Here are a few of my more famous taxi cab stories. These tales have entertained friends for years, and I hope you can enjoy them, too.
1. The most famous cab driver was a 3 foot-tall Hispanic man who picked me up in Boston one New Year's Eve. He claimed to have been in Maine earlier in the day. In fact, he claimed to have been "partying like an animal" in Maine for the previous two days. It was well past 3 AM and he was proudly advertising the fact that he hadn't slept in days because of his extreme "partying." Every time he said the word, "partying" he made sure to shoot me a knowing and conspiratorial look in the rear view mirror.
I made the mistake of asking him where in Maine he had been. I figured, if anything, as long as I could keep the conversation giong, the guy might be able to stay awake long enough to get me home in one piece.
He replied that he had been in Portland, hanging out with his girlfriend, Kitty, the stripper. He continued to regale me with the tale of his New Year's Eve celebration cut short by his obligation to drive the taxi in Boston later in the evening. He told me that he had used his cab to transport Kitty and her colleagues, "all scantily clad strippers" to use his words, to their "gig." He also picked them up after the show. Apparently, their various dance routines were met with rousing enthusiasm from the patrons of the bar because, according to my driver, "the girls was all in the back, shakin' and jigglin', all scantily clad and rollin' around in 5 and 10 dollar bills." There was the use of the expression "scantily clad" again.
He went back to the girls' apartment for a "couple drinks" and came out at around 9, preparing for the 3 hour trip to Boston. He was livid to find that his car had been sideswiped by the snow plow, which, incidentally, also left him completely blocked in.
The story went on and on like this and I was treated to a full account of the trials and tribulations faced by this man in his efforts to return to Boston.
Upon my safe return home, I almost called the police. I was pretty convinced this "party animal" was in no shape to drive.
2. About 4 years ago, my German friend, Julia, came to visit. We took a cab home after a night out on the town. The taxi driver asked me if I had been told I looked like anybody famous. Before I had the chance to answer, "no," he shusshed me, saying, "No. No. Don't tell me. Let me figure it out." Again, I was locked in the gaze of the driver through the rear view mirror. At one point, I ventured to say, "Wow, if you paid as much attention to the road as you did to my face, you might even manage to NOT wrap your taxi around a telephone pole." The guy didn't even flinch. He just continued staring at me and pointedly ignoring the road stating, "Not to worry. This isn't my taxi. If I crash it doesn't matter."
Ahh.....??

■ Dataset section ■

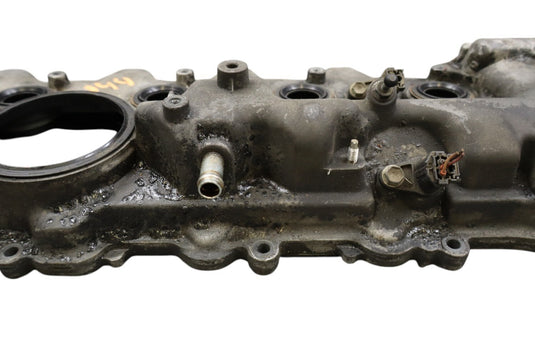07-17 Lexus USF40 LS460 LS600h Left Side Engine Cylinder Head Camshaft Cover Oem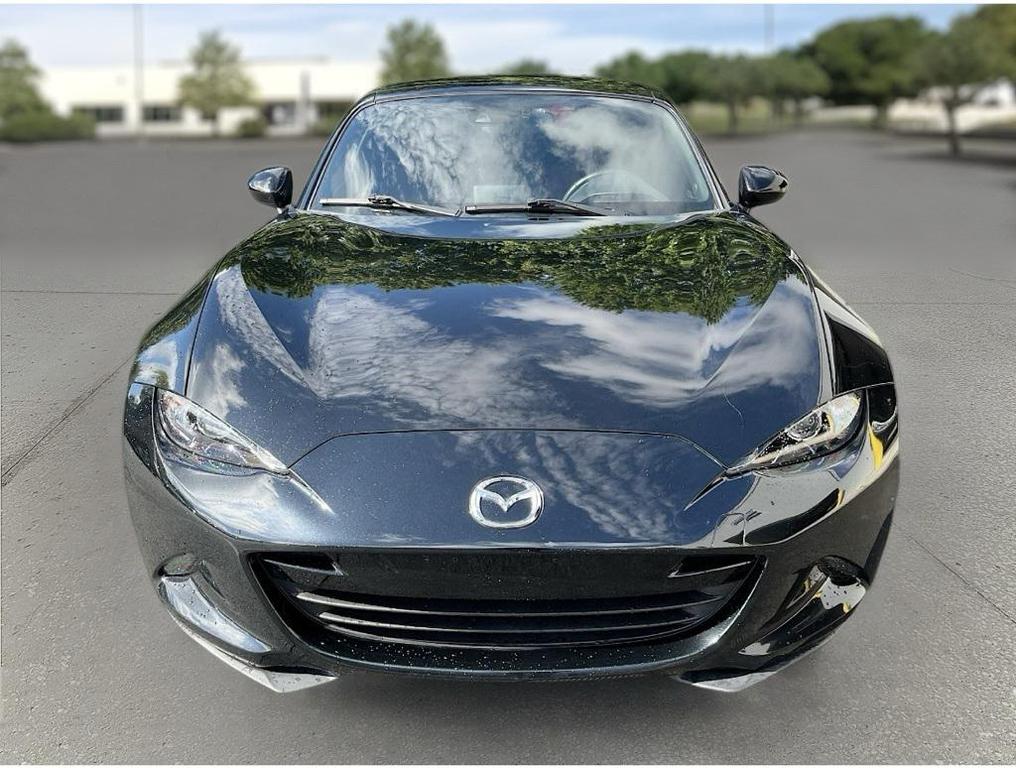 used 2018 Mazda MX-5 Miata RF car, priced at $22,994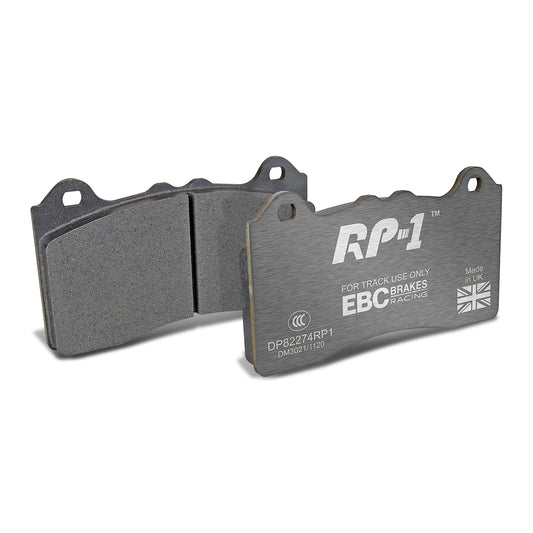 EBC Racing RP-1 Track and Race Brake Pads (DP82274RP1)
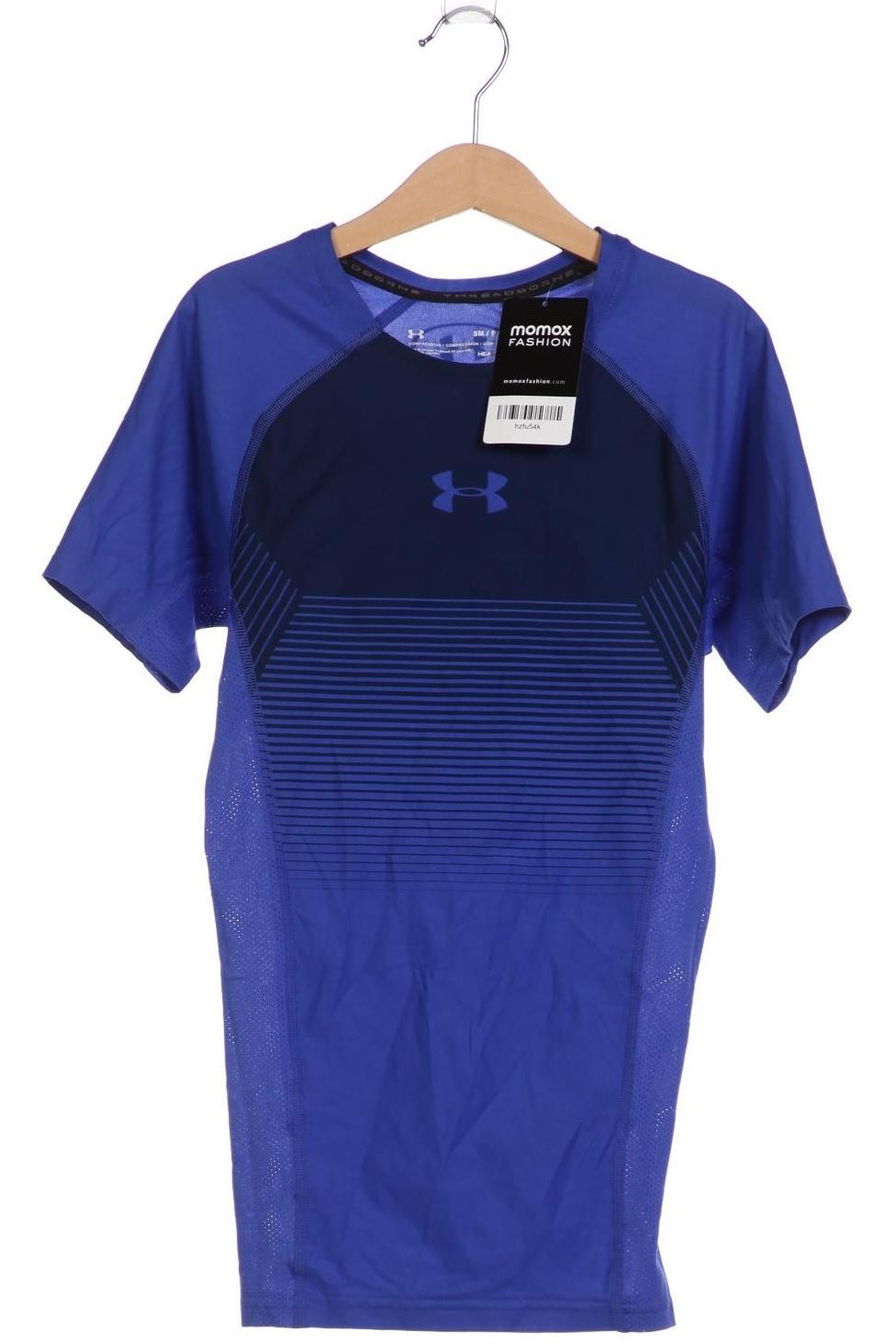 

Under Armour Damen T-Shirt, blau, Gr. 36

■ Instruction A ■
Answer these questions from the taxi cab stories, giving each answer on its own line with the matching mark:
(i) In which Maine city did the first driver say he had been hanging out with his girlfriend?
(ii) Around what time did the first driver come out of the girls' apartment?
(iii) In the second story, who came to visit about 4 years ago?
■ Instruction B ■
Pick up the taxi cab stories where they stop and continue them.

■ Exercise result A ■
(i) Portland
(ii) Around 9
(iii) The narrator's German friend, Julia

■ Exercise result B ■
Anyway, he continued to badger me about this for the next 15 minutes. At some point, he relented his mental exercise of trying to "place" me and said, "OK, sister, tell me. Who do you look like?"
I don't know why I said what I said, but I replied, "Dennis Rodman. Everybody tells me I am a dead ringer for Dennis Rodman. I have fans asking for pictures and autographs and when I try to tell them I'm not Dennis Rodman, they don't believe me. So, inevitably, I end up in photographs of every tourist and sports fan."
Once again, the guy really didn't even react. He stared a little more deeply at me through his mirror and said, "No. I don't see Dennis Rodman. Larry Bird I could definitely see. But not Rodman. No. I'm just not getting Rodman."
Hello!!!???
So, apparently although I could not stand in as a stunt double for Dennis Rodman, I could be easily mistaken for Larry Bird, one of the most unattractive sports legends I can think of.
I guess I brought that one on myself.
There are countless others that go on like this.
3. The third and final incident happened tonight. I was out and I met up with a friend of mine who is a Doctor. We ended up sharing a cab home, and we were having a few laughs in the back seat. The cab driver said something rather witty, and somehow, my reply of, "Well, thank goodness we have a doctor in the house" seemed appropriate.
The guy asked which of us was the doctor and we indicated that my friend is. The taxi driver was friendly enough and hearing my friend's accent, asked where he came from. My friend informed the driver that he is from Italy and the driver celebrated their shared Italian background. Some discussion of gnocci and pesto sauce ensued.
Eventually the conversation fell to how both my friend and I, at different points in our lives, have lived in Germany. The cab driver asked if we spoke German and we both said we did. He further pumped my friend for information about his work and my friend said that although he is a fully qualified practitioner, he prefers to do research in oncology and indeed does so at MIT in the prestigious Whitehead laboratories.
With this, the cab driver reached my friend's house and after dropping him off, we continued on to my place.
The driver pronounced his admiration of my friend's obvious intellectual capabilities and his admiration of his obvious down-to-earth personality. I agreed with all of his praises and even proffered more information to further his argument that my friend is of extraordinary cerebral capacity.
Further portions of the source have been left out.